Elements of Great Roadmaps
Strategic Alignment
Roadmaps need a purpose. For a technical team in a business, this purpose should align with the larger business strategy. Chapter 1 covered the basics of building technical goals that align with business goals. Here, the roadmap begins to show the approach to meeting those goals with:
- Clear Connection to Business Goals: Tech roadmaps should be arranged to connect the technical work to the business goal. Swimlanes, color coding, naming conventions, and other techniques can link a specific item on the roadmap back to the business strategy and goals.

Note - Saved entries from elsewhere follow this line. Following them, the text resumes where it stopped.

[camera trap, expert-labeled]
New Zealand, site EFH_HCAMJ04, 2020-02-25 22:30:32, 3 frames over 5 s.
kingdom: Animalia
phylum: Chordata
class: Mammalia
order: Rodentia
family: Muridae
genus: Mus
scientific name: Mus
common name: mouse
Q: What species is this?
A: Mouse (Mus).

- Focus on Value: Emphasize how each item on the roadmap delivers value, in terms of the business goals the roadmap supports. Connect the “what” in the roadmap to the “why” of the goals.
In general, if a business executive picks up a technical roadmap, they should get a sense of what the technology team will deliver in coming quarters and how this supports the business strategy.
Clarity and Communications
Following on the last bit of that last section, a roadmap should be self-explanatory if it is shared or viewed as part of a larger document or update. If a roadmap needs the owner to explain it each time it’s viewed, the roadmap needs to be improved for clarity.
Creating a clear roadmap is somewhat contextual. “Clear” will be subjective depending upon the technical expertise of the “non-technical” employees, upon the industry, upon how new or innovative things might be, and upon how well defined are the business strategy and goals. What’s clear for a highly technical company working in the software market might be confusing for other companies or industries.
In general, keys to creating a clear roadmap will consider these factors:
- Visual Model: Roadmaps show work done over time, so there are several ways to represent this visually. Timelines, swim lanes, and Kanban boards are all examples. There’s a temptation to pack information into a single diagram, but this is typically a mistake. Roadmaps are high-level, so ensure text is easily readable and there is a legend explaining colors/shapes/etc.
- No Surprises: Roadmaps should summarize the shared understanding of team goals and priorities. If anybody involved with the roadmap doesn’t know or understand one of the items, then the team should regroup to discuss why this happened and how to prevent it in the future.
- Easily Available: The roadmap should be easily found, and the people who manage it should be easy to contact for questions. As updates are released, key people involved should receive an update so they can see progress and review next steps.
The main goal of a roadmap is to communicate a view of the future. If the roadmap is unable to do this, if it confuses people, or if stakeholders do not know it exists then the roadmap owners need to regroup and address these problems as quickly as possible.
Flexibility and Adaptability
Roadmaps are not a contract. They are a prediction. Items that are closer-in-time have higher confidence while things further out (multiple quarters into the future) are often guesstimates, at best.
With this, it is important for the roadmap owner to clearly explain that the roadmap is a forecast of the future. As with any forecast, it is going to change as new information is revealed and business focus evolves. Thus, a roadmap needs to demonstrate that it is a:
- Living Document: Roadmaps are a prediction or forecast. They predict what the technology team will do in the future to support ongoing business strategy and goals.
- Conversation Starter: As people look at the roadmap, it will inspire questions. Questions may focus on how the roadmap supports larger strategies. Questions might reveal the need for additional coordination between internal teams. If a roadmap leads to questions, that’s a good thing!
Thus, roadmaps are as much a conversation starter as they are a proposal for how to allocate resources or set priorities in future months and quarters.
Scope and Focus
A roadmap needs to address the right level of detail. If it is too detailed, it risks becoming overwhelming to a reader or it might cross over into project planning territory. Too little detail and it’s not useful to anybody.
When a roadmap is shared with a larger group, who doesn’t regularly look at the roadmap, the questions the group asks will often indicate if the roadmap is properly scoped. If people say they are confused, there might be too much information and the visualizations or data presentation should be reviewed to simplify things. If people say they aren’t quite clear about the goals, that may mean the roadmap is too vague or high-level.
Roadmaps are never perfect. Welcome the feedback and adjust as needed for audiences. In some situations, there may be a few versions of a roadmap: a highest-level strategic summary, a mid-level priority summary, and a low-level breakdown by team or effort or project. (Note that even the “low-level roadmap” is still a summary when compared to an actual project plan.)
The roadmap should also help a team focus on what will be important in the near future. If the roadmap simply lists a set of goals, that might not help the team understand what is most important or how they can build solutions today that support the goals of next quarter. Roadmaps must incorporate the element of time so that everybody can appropriately work and coordinate.